MATERIAL SUPPLIED:

^^^^^^^^^^^^^^^^

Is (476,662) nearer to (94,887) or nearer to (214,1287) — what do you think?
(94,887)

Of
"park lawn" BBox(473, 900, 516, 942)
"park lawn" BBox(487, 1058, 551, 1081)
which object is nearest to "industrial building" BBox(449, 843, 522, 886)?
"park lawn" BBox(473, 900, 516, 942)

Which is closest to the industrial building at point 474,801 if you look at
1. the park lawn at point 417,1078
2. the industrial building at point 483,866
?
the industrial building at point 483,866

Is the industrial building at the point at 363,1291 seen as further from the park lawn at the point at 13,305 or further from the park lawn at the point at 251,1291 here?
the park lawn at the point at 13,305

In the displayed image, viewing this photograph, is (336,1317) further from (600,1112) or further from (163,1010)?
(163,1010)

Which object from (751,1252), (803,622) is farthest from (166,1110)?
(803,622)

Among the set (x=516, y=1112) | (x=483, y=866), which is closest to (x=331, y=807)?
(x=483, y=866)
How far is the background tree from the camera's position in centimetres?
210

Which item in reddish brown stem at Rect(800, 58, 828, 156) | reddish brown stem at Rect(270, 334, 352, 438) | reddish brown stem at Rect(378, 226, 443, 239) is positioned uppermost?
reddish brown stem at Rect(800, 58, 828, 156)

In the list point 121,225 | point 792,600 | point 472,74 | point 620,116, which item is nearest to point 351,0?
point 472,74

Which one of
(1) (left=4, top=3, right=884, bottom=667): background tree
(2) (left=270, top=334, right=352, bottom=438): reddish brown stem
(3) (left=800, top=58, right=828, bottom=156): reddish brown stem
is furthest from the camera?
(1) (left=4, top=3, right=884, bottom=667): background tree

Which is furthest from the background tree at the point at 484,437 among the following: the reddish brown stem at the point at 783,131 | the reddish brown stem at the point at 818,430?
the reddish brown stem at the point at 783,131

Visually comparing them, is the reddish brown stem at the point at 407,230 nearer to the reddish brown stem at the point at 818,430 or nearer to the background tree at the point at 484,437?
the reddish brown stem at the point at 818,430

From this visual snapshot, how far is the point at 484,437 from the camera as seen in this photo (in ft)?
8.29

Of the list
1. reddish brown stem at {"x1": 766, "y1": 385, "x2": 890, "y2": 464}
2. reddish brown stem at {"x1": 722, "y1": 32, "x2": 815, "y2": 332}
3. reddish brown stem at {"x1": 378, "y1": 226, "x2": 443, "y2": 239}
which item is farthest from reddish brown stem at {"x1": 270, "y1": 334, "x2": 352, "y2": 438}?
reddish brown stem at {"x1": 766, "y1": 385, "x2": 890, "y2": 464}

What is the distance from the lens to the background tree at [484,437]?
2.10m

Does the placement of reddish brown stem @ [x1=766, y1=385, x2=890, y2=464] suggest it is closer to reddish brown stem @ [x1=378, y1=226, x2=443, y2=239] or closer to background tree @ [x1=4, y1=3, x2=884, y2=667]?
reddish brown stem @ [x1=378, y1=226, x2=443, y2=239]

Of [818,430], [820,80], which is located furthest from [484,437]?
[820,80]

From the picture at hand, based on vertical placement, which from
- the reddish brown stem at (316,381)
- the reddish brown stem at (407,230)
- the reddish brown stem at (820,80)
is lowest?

^^^^^^^^^^^^^^^^

GOAL: Produce an exact copy of the lines from the one containing "In the list" through the last line, and of nothing else.

RESULT OF THE EXERCISE:
In the list point 121,225 | point 792,600 | point 472,74 | point 620,116, which item is nearest to point 351,0?
point 472,74

Which one of
(1) (left=4, top=3, right=884, bottom=667): background tree
(2) (left=270, top=334, right=352, bottom=438): reddish brown stem
(3) (left=800, top=58, right=828, bottom=156): reddish brown stem
is furthest from the camera?
(1) (left=4, top=3, right=884, bottom=667): background tree

Which is furthest from the background tree at the point at 484,437 among the following: the reddish brown stem at the point at 783,131 | the reddish brown stem at the point at 818,430?
the reddish brown stem at the point at 783,131

Visually comparing them, is the reddish brown stem at the point at 407,230 nearer to the reddish brown stem at the point at 818,430 or nearer to the background tree at the point at 484,437?
the reddish brown stem at the point at 818,430

From this visual snapshot, how far is the point at 484,437 from the camera as seen in this photo (in ft)?
8.29

Of the list
1. reddish brown stem at {"x1": 766, "y1": 385, "x2": 890, "y2": 464}
2. reddish brown stem at {"x1": 722, "y1": 32, "x2": 815, "y2": 332}
3. reddish brown stem at {"x1": 378, "y1": 226, "x2": 443, "y2": 239}
which item is farthest from reddish brown stem at {"x1": 270, "y1": 334, "x2": 352, "y2": 438}?
reddish brown stem at {"x1": 766, "y1": 385, "x2": 890, "y2": 464}

What is the distance from the lens to the background tree at [484,437]?
2.10m

Does the placement of reddish brown stem @ [x1=766, y1=385, x2=890, y2=464] suggest it is closer to reddish brown stem @ [x1=378, y1=226, x2=443, y2=239] or closer to background tree @ [x1=4, y1=3, x2=884, y2=667]?
reddish brown stem @ [x1=378, y1=226, x2=443, y2=239]

Of [818,430], [820,80], which is located furthest from [484,437]?
[820,80]

From the picture at hand, based on vertical placement, which from
- the reddish brown stem at (316,381)
- the reddish brown stem at (407,230)
- the reddish brown stem at (820,80)
is lowest?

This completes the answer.